EXERCISE: Each entry that follows is to be retyped exactly. Pictures do not belong in the copy.

»»

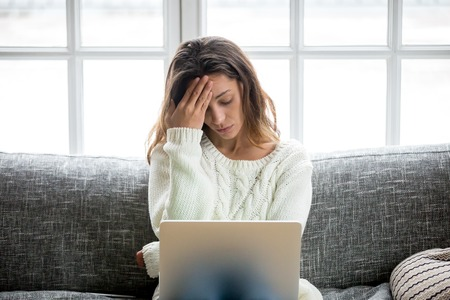 Frustrated sad woman feeling tired worried about problem sitting on sofa with laptop, stressed depressed girl troubled with reading bad news online, email notification about debt or negative message 写真素材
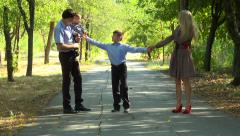 Family walking on the avenue. Stock Footage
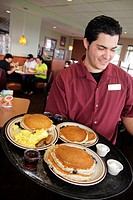 Florida, Miami, Hialeah Gardens, Denny's Restaurant, Hispanic, man, waiter, service, serving, food, pancakes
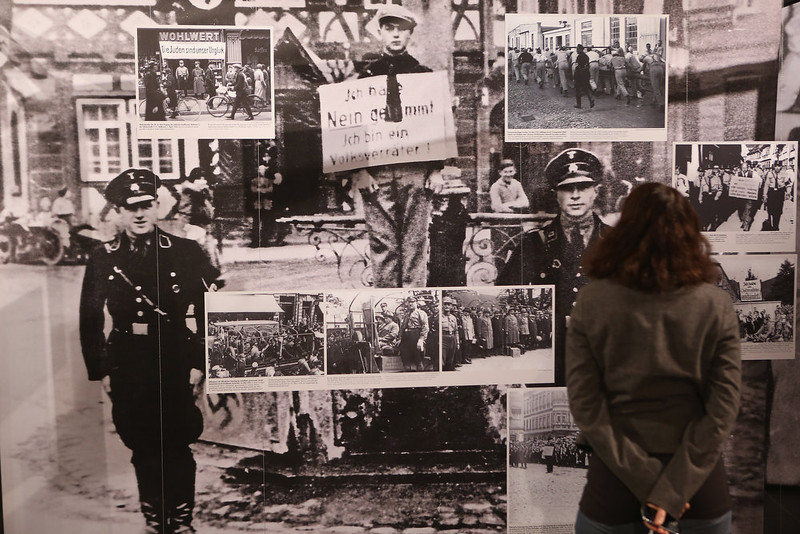 ". A museum worker looks at one of exhibits at the exhibition ""Berlin 1933 - The Path To Dictatorship\"" at the Topography of Terror documentation center and museum on January 29, 2013 in Berlin, Germany. The exhibition, which opens officially tomorrow, examines the period in 1933 shortly after Adolf Hitler assumed power and the Nazis began murdering and intimidating political opponents as well as persecuting Jews. 2013 marks the 80th anniversary of the Nazi assumption of power.  (Photo by Sean Gallup/Getty Images)"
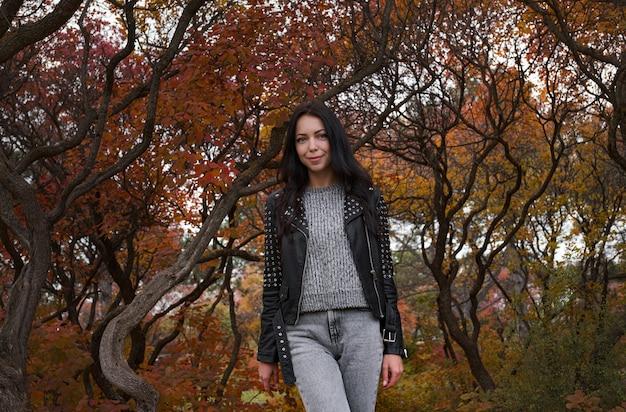 Herfst jonge blanke vrouw met een zwart leren jack en een grijze trui en spijkerbroek in het herfstpark. warm weer.
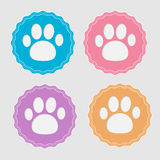 Set of four labels with paw print. Card. Vector illustration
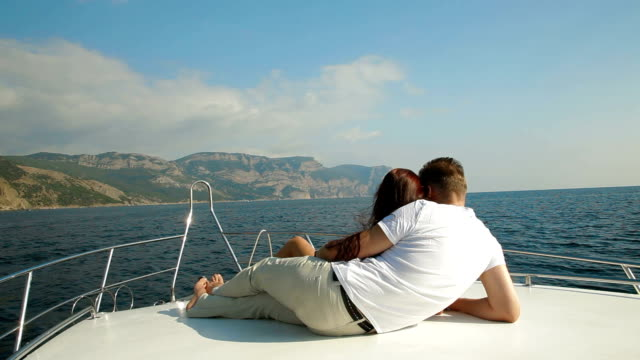 Couple Relaxing on a Speedboat video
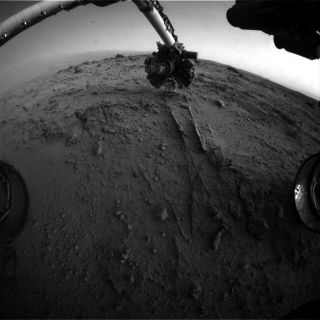 This image shows the view from NASA's Mars rover Curiosity after it uses an autonomous proximity placement technique to place its tool-laden robotic arm on a rock science target called 'Darwin' during the 399th Martian day, or sol, of its mission. Image r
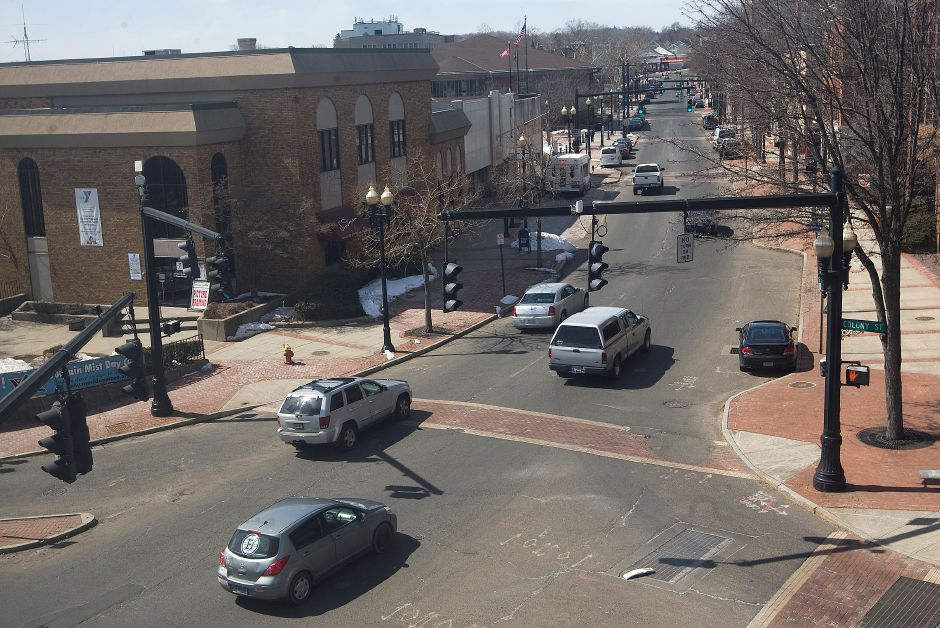 Traffic flows along W. Main St. in downtown Meriden, Tuesday, March 24, 2015. Recommendations from a 2010 parking study include greater catering to MxCC, better signage throughout downtown, metered parking and removing some police vehicles from the Hanover St. lot. | Dave Zajac / Record-Journal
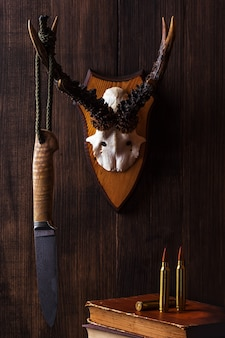 ダマスカス鋼で作られた狩猟用ナイフが鹿の角にぶら下がっています。
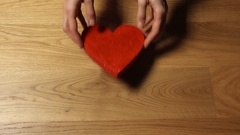 Beautiful female hands putting three red heart shapes on wooden table. Family Stock Footage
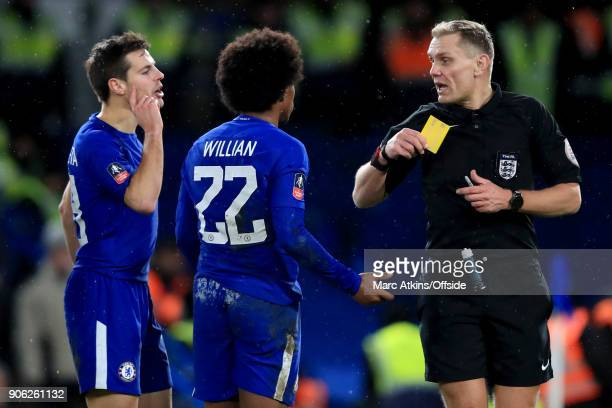 Referee Graham Scott is confronted by Cesar Azpilicueta as he shows a yellow card to Willian of Chelsea for simulation during the Emirates FA Cup...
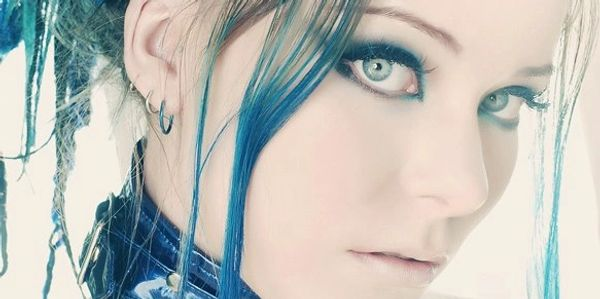 Headshot closeup of Ember Rain with blue hair in updo.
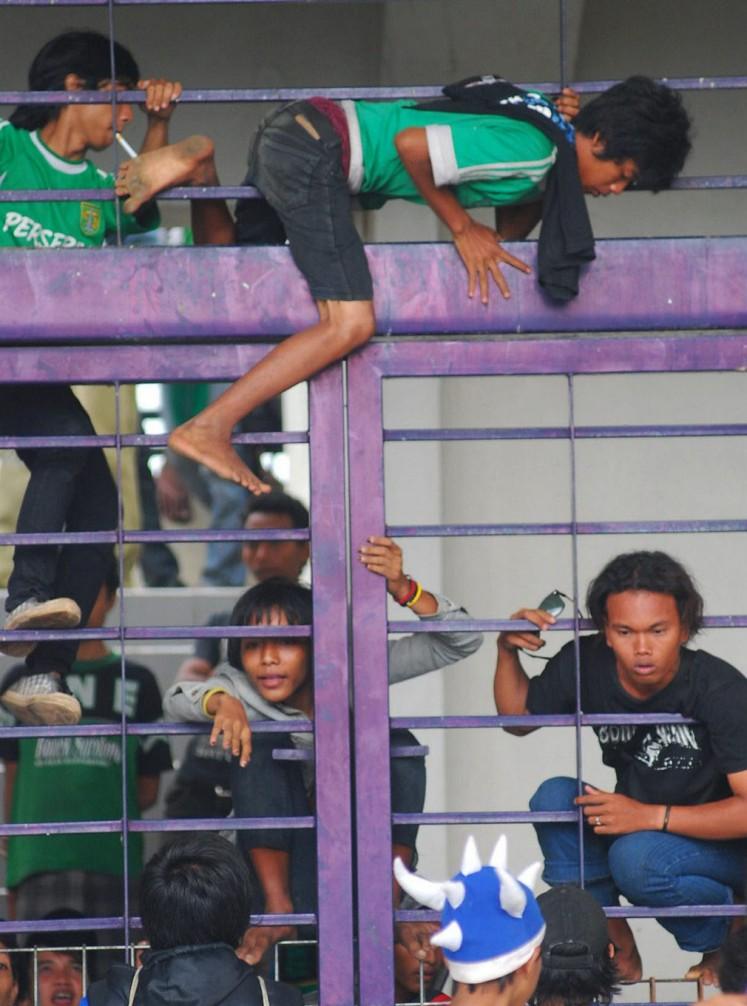 Supporters of Persebaya Surabaya, known as Bondo Nekat (Bonek), attempt to enter Jalak Harupat Stadium in Bandung, West Java, by climbing over the gate.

««

RESPONSE BELOW:
 Frustrated sad woman feeling tired worried about problem sitting on sofa with laptop, stressed depressed girl troubled with reading bad news online, email notification about debt or negative message 写真素材
 Family walking on the avenue. Stock Footage
 Florida, Miami, Hialeah Gardens, Denny's Restaurant, Hispanic, man, waiter, service, serving, food, pancakes
 ". A museum worker looks at one of exhibits at the exhibition ""Berlin 1933 - The Path To Dictatorship\"" at the Topography of Terror documentation center and museum on January 29, 2013 in Berlin, Germany. The exhibition, which opens officially tomorrow, examines the period in 1933 shortly after Adolf Hitler assumed power and the Nazis began murdering and intimidating political opponents as well as persecuting Jews. 2013 marks the 80th anniversary of the Nazi assumption of power.  (Photo by Sean Gallup/Getty Images)"
 Herfst jonge blanke vrouw met een zwart leren jack en een grijze trui en spijkerbroek in het herfstpark. warm weer.
 Set of four labels with paw print. Card. Vector illustration
 Couple Relaxing on a Speedboat video
 This image shows the view from NASA's Mars rover Curiosity after it uses an autonomous proximity placement technique to place its tool-laden robotic arm on a rock science target called 'Darwin' during the 399th Martian day, or sol, of its mission. Image r
 Traffic flows along W. Main St. in downtown Meriden, Tuesday, March 24, 2015. Recommendations from a 2010 parking study include greater catering to MxCC, better signage throughout downtown, metered parking and removing some police vehicles from the Hanover St. lot. | Dave Zajac / Record-Journal
 ダマスカス鋼で作られた狩猟用ナイフが鹿の角にぶら下がっています。
 Beautiful female hands putting three red heart shapes on wooden table. Family Stock Footage
 Referee Graham Scott is confronted by Cesar Azpilicueta as he shows a yellow card to Willian of Chelsea for simulation during the Emirates FA Cup...
 Headshot closeup of Ember Rain with blue hair in updo.
 Supporters of Persebaya Surabaya, known as Bondo Nekat (Bonek), attempt to enter Jalak Harupat Stadium in Bandung, West Java, by climbing over the gate.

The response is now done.